FRAMESTORE’S ‘FANTASTIC’ VR BREAKTHROUGH

Fantastic Beasts (Photo credit: Copyright © 2016 Warner Bros. Entertainment. All other photos copyright © 2016 Framestore. All Rights Reserved.)

(Photo credit: Copyright © 2016 Warner Bros. Entertainment. All other photos copyright © 2016 Framestore. All Rights Reserved.)

By ED OCHS

Framestore VR Studio designed 2016’s Fantastic Beasts and Where to Find Them VR experience for the Google Daydream to make the user feel like a wizard with a wand, able to interact with the exotic objects in Newt Scamander’s magical shed – and J.K. Rowling’s fantastical Graphorn, Erumpent and Thunderbird. It marked the first time a handheld controller was used in mobile VR.

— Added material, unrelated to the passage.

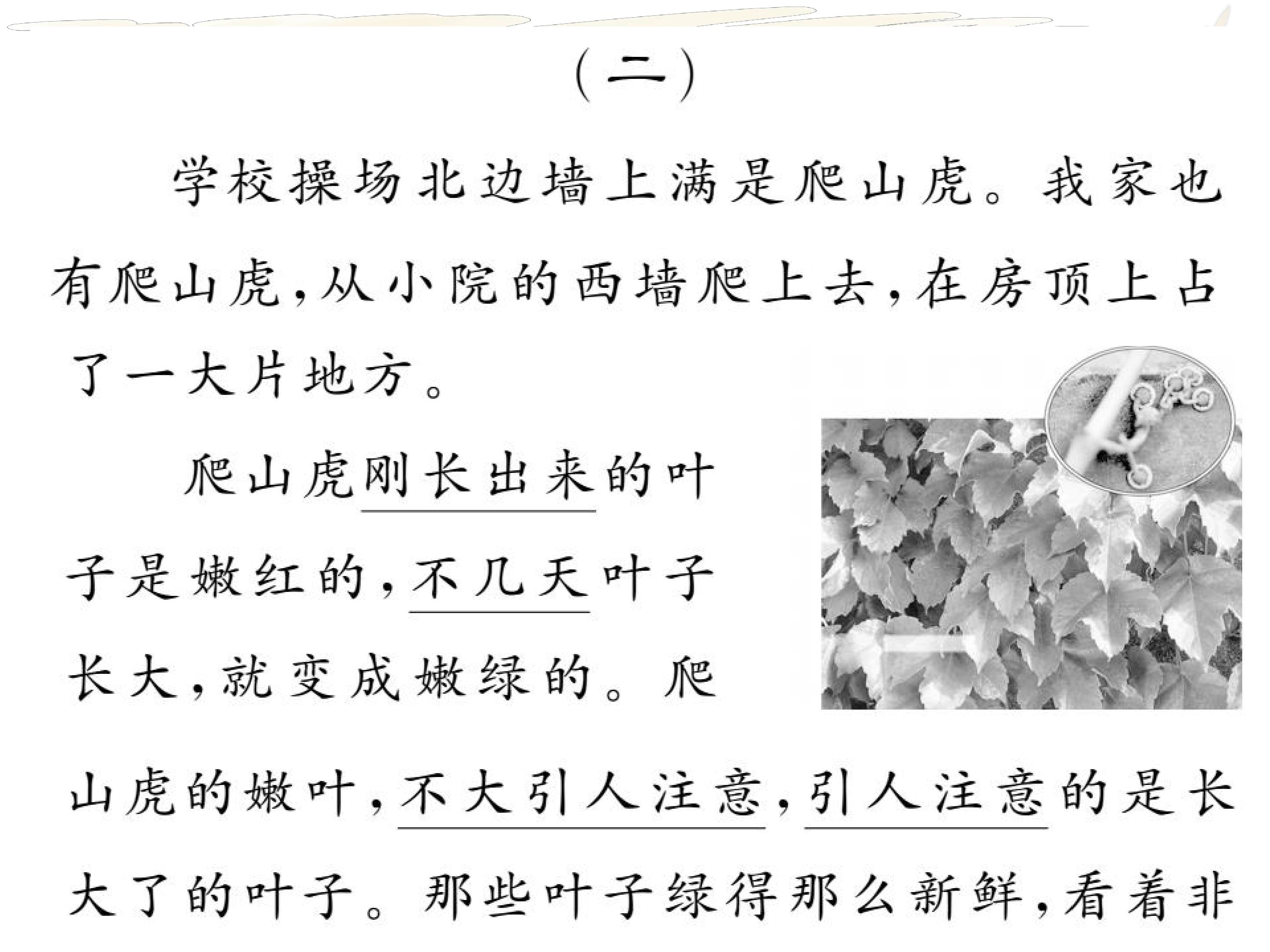 （二）

学校操场北边墙上满是爬山虎。我家也有爬山虎，从小院的西墙爬上去，在房顶上占了一大片地方。

爬山虎刚长出来的叶子是嫩红的，不几天叶子长大，就变成嫩绿的。爬山虎的嫩叶，不大引人注意，引人注意的是长大了的叶子。那些叶子绿得那么新鲜，看着非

“Interaction is key for VR,” writes Framestore Global VR Technical Director Michael Cable in an email response to VFX Voice, “now more than ever with the proliferation of hand controllers available. It would have been very easy to ignore the Daydream’s controller, but that wouldn’t have played to the core of the device’s function. We’re long past the early days of VR where 360-video was good enough.”

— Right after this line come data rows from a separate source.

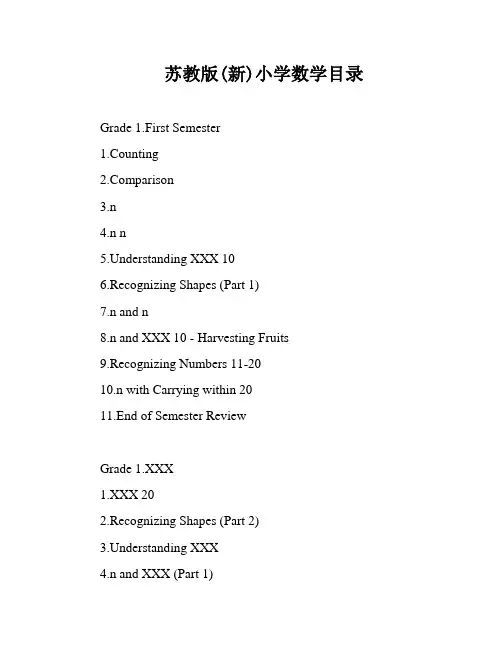 苏教版(新)小学数学目录

Grade 1.First Semester

1.Counting

2.Comparison

3.n

4.n n

5.Understanding XXX 10

6.Recognizing Shapes (Part 1)

7.n and n

8.n and XXX 10 - Harvesting Fruits

9.Recognizing Numbers 11-20

10.n with Carrying within 20

11.End of Semester Review

Grade 1.XXX

1.XXX 20

2.Recognizing Shapes (Part 2)

3.Understanding XXX

4.n and XXX (Part 1)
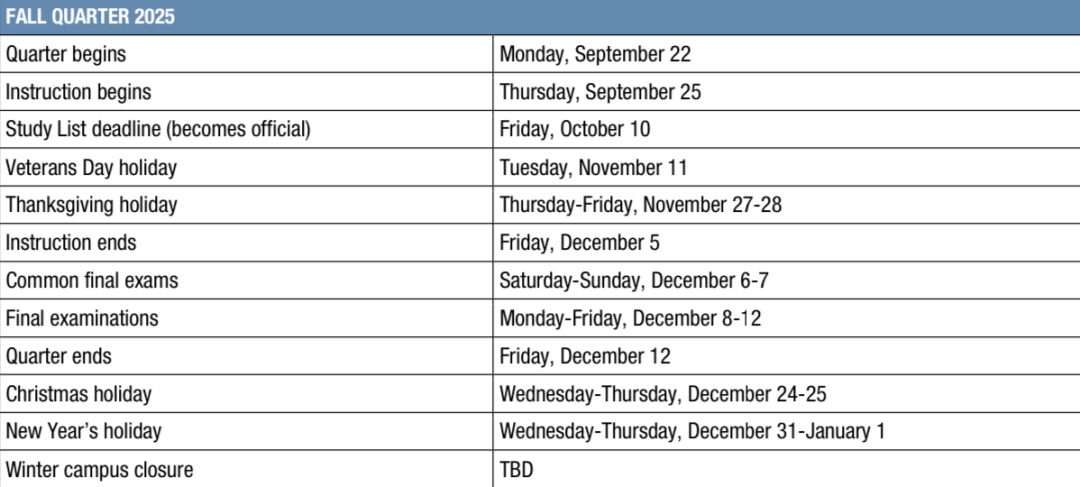 | FALL QUARTER 2025 | |
|---|---|
| Quarter begins | Monday, September 22 |
| Instruction begins | Thursday, September 25 |
| Study List deadline (becomes official) | Friday, October 10 |
| Veterans Day holiday | Tuesday, November 11 |
| Thanksgiving holiday | Thursday-Friday, November 27-28 |
| Instruction ends | Friday, December 5 |
| Common final exams | Saturday-Sunday, December 6-7 |
| Final examinations | Monday-Friday, December 8-12 |
| Quarter ends | Friday, December 12 |
| Christmas holiday | Wednesday-Thursday, December 24-25 |
| New Year's holiday | Wednesday-Thursday, December 31-January 1 |
| Winter campus closure | TBD |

It also marked the first time Framestore combined real-time interactive elements with high-quality prerendered environments. New, homegrown techniques allowed embedded real-time game-engine assets inside an environment rendered using an offline renderer. The enhanced interactivity, environments and visuals combined to create a fresh sense of “being there” for the user.

Michael Cable

Michael Cable

“Each scene was planned in advance as to the elements that would be pre-rendered and which elements would be real-time,” Cable explains. “It was quite a challenge to get all the elements in place – the viewport looked more like a 3D view from Flame than a game-engine view. This required a number of editor tools to be written to allow for easier editing of the scene.

“We are looking to expand this technology in the future as we feel it has a quite a few applications for mobile VR in the future. It has a smaller memory footprint than 360-video and is higher quality in general.”